------ Listed entries

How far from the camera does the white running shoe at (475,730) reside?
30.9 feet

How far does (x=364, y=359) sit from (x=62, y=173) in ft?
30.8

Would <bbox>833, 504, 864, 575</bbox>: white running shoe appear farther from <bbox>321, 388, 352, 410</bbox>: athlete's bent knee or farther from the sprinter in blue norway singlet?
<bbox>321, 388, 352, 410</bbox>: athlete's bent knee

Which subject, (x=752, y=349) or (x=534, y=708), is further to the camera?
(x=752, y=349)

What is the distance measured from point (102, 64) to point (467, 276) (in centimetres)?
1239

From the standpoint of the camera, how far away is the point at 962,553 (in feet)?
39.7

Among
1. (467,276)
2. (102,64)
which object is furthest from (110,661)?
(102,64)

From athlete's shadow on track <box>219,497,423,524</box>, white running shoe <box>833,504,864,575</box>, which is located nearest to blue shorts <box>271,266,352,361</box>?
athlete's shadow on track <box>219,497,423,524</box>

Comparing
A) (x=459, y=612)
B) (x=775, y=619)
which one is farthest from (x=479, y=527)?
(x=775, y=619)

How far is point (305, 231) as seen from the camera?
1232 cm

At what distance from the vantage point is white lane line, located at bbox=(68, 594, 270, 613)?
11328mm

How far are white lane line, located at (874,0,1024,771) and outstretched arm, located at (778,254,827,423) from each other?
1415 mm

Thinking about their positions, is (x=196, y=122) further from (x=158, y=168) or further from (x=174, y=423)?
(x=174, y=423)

------------

Problem >>
Reproduce all of the rows above word for word, with no changes.

Problem solution >>
How far from the camera does the white running shoe at (475,730) reside?
30.9 feet

How far does (x=364, y=359) sit from (x=62, y=173) in ft?
30.8

Would <bbox>833, 504, 864, 575</bbox>: white running shoe appear farther from <bbox>321, 388, 352, 410</bbox>: athlete's bent knee or farther from the sprinter in blue norway singlet?
<bbox>321, 388, 352, 410</bbox>: athlete's bent knee

Which subject, (x=752, y=349) or (x=534, y=708), is further to the camera?
(x=752, y=349)

What is the distance measured from point (102, 64) to point (467, 276) (in centimetres)?
1239

From the standpoint of the camera, how far away is the point at 962,553 (in feet)?
39.7

Among
1. (467,276)
2. (102,64)
which object is furthest from (110,661)?
(102,64)

From athlete's shadow on track <box>219,497,423,524</box>, white running shoe <box>833,504,864,575</box>, which is located nearest to blue shorts <box>271,266,352,361</box>?
athlete's shadow on track <box>219,497,423,524</box>

Comparing
A) (x=459, y=612)
B) (x=775, y=619)
which one is farthest from (x=479, y=527)?
(x=775, y=619)

How far is point (305, 231) as seen from the camera?
1232 cm

At what distance from the vantage point is white lane line, located at bbox=(68, 594, 270, 613)?
11328mm

How far are white lane line, located at (874,0,1024,771) and outstretched arm, located at (778,254,827,423) from each other?
1415 mm

Thinking about their positions, is (x=196, y=122) further from (x=158, y=168) or further from (x=174, y=423)?
(x=174, y=423)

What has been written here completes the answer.